Dr. Gudrun Doering-Striening
Rz. 120
§ 84 Abs. 1 SGB XII regelt die Freistellung von Zuwendungen bei der Anrechnung von Einkommen, die der Hilfebedürftige von der freien Wohlfahrtspflege erhält.
Als Zuwendungen kommen sowohl Geldleistungen als auch Sachleistungen in Betracht. Generell ist der Begriff der Zuwendung weit. Es kann sich um die Übertragung von Vermögensgegenständen handeln, aber z.B. auch um Aufwendungen für die Lebensführung, Schuldentilgung, Zuschüsse zu Urlaub und Gegenständen etc.
Rz. 121
In § 84 Abs. 2 SGB XII geht es um die Zuwendungen Dritter. Darin ist die Aussage enthalten, dass Zuwendungen Dritter grundsätzlich Einkommen des Hilfesuchenden sind und grundsätzlich zur Bedarfsdeckung heranzuziehen sind. § 84 Abs. 2 SGB XII ist eine Härtefallregelung der höchsten Kategorie ("besondere" Härte). § 84 Abs. 2 SGB XII nimmt freiwillige Zuwendungen Dritter, die ohne rechtliche oder sittliche Pflicht erbracht wurden, ausnahmsweise von den anrechenbaren Einkünften aus, soweit ihre Berücksichtigung eine besondere Härte darstellen würde. Was darunter im Einzelnen zu verstehen ist, ist fraglich.
Rz. 122
Die Fallgestaltungen aus der Rechtsprechung zeichnen sich nicht durch eine einheitliche Linie aus:
Eine nach dem Zeitpunkt des Eintritts der Bedürftigkeit einsetzende, bedarfsdeckende Hilfe Dritter wirkt nach einer Entscheidung des BVerwG ohne weiteres anspruchsvernichtend, wenn der Dritte sie endgültig, d.h. als "verlorenen Zuschuss" (z.B. durch Schenkung) leistet.

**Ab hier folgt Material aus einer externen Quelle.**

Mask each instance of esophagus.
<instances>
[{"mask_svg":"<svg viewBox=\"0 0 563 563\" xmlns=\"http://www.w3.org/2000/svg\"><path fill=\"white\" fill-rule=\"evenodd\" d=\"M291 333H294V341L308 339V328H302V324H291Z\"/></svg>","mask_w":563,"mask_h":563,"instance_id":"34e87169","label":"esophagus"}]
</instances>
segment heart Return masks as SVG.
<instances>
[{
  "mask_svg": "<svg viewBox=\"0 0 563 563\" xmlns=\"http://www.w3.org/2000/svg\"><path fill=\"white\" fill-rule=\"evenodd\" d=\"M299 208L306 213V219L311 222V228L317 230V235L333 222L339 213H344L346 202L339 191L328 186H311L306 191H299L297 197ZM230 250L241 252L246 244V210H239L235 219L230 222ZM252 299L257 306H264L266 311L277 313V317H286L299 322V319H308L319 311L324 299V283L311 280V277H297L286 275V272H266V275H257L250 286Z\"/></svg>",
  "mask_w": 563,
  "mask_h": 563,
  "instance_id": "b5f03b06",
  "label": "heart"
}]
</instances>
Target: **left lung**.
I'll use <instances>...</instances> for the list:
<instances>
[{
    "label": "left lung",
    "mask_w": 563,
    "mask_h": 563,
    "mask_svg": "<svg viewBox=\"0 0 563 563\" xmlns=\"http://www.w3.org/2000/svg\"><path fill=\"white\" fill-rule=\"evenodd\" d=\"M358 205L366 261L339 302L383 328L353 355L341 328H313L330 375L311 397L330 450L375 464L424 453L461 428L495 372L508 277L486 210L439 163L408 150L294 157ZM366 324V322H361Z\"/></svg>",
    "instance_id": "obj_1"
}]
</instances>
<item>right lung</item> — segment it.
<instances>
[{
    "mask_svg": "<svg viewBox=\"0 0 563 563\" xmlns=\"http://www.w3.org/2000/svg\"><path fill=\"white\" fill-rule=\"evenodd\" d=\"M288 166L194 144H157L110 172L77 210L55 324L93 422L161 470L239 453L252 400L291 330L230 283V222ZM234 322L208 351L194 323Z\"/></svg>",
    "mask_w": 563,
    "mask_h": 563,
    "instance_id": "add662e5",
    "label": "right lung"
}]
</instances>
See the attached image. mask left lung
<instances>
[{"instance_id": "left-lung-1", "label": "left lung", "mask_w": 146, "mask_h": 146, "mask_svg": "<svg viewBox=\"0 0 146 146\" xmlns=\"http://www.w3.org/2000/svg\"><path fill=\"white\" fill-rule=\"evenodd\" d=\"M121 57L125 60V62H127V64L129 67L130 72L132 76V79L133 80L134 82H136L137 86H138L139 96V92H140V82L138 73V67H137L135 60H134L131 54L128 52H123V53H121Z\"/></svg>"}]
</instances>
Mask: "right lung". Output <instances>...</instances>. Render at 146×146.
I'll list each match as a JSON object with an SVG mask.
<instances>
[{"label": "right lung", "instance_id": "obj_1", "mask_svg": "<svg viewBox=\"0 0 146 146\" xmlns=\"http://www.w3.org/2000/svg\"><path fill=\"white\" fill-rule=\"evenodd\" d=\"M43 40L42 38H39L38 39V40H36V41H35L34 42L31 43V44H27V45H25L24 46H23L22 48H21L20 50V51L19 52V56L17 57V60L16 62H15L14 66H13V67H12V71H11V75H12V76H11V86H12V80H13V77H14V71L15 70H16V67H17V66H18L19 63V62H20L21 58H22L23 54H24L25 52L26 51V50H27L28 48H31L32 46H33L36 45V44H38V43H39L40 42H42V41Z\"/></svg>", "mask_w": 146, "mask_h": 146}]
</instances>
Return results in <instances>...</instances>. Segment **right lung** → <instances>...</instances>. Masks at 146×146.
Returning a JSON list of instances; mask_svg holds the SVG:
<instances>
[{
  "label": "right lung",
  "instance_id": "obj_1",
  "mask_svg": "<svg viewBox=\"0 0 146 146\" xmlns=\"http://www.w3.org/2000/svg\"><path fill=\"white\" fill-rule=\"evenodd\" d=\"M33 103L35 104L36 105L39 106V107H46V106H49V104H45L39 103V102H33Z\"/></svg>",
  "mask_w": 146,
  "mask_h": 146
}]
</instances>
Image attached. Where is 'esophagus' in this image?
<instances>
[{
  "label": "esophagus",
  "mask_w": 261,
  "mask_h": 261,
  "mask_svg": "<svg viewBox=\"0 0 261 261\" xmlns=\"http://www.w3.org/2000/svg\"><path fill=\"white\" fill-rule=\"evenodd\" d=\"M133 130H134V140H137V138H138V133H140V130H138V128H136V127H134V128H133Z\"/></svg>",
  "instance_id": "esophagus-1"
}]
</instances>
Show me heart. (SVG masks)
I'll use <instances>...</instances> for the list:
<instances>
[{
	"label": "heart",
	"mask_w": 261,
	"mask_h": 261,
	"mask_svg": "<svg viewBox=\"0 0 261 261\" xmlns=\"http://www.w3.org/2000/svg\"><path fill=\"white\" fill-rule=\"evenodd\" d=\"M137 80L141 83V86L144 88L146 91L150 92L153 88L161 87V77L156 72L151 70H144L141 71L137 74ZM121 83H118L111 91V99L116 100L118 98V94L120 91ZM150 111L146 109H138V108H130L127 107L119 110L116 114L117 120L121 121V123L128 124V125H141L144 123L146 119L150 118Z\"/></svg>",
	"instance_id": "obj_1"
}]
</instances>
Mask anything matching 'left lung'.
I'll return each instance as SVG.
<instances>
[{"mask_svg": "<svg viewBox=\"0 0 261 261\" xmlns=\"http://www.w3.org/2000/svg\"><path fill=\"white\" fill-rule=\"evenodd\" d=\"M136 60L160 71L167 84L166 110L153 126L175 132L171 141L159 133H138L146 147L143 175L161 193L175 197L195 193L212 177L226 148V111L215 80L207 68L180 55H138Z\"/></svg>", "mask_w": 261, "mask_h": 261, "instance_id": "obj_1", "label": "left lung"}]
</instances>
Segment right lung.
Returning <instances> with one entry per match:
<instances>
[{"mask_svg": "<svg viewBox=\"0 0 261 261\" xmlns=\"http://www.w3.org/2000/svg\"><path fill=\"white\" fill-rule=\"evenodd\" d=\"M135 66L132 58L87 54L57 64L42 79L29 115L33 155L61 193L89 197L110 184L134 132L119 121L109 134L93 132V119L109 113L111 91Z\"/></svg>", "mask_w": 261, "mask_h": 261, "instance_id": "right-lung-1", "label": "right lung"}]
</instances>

Im Fall eines "geschenkten Pkw" sah das BVerwG keine Einschränkung dahingehend, dass ein unentgeltlich erworbener Gegenstand nicht einsatzpflichtig sein sollte (damals als Vermögen bewertet worden) und hat hinzugefügt: "Insbesondere lässt sich nicht in einer verallgemeinerungsfähigen Weise sagen, dass ein Pkw, nur weil er einem Bedürftigen geschenkt worden ist, unter dem Gesichtspunkt der Härte von einem Vermögenseinsatz auszunehmen wäre."
Rz. 123
Hinweis
Für die Freigabe von Mitteln aus einem Behindertentestament sieht die Kommentarliteratur keine Besonderheiten. Einen allgemeinen Schutz gebe es nicht, soweit sich eine Nichtberücksichtigung nicht ausdrücklich aus § 84 Abs. 2 SGB XII herleiten lasse.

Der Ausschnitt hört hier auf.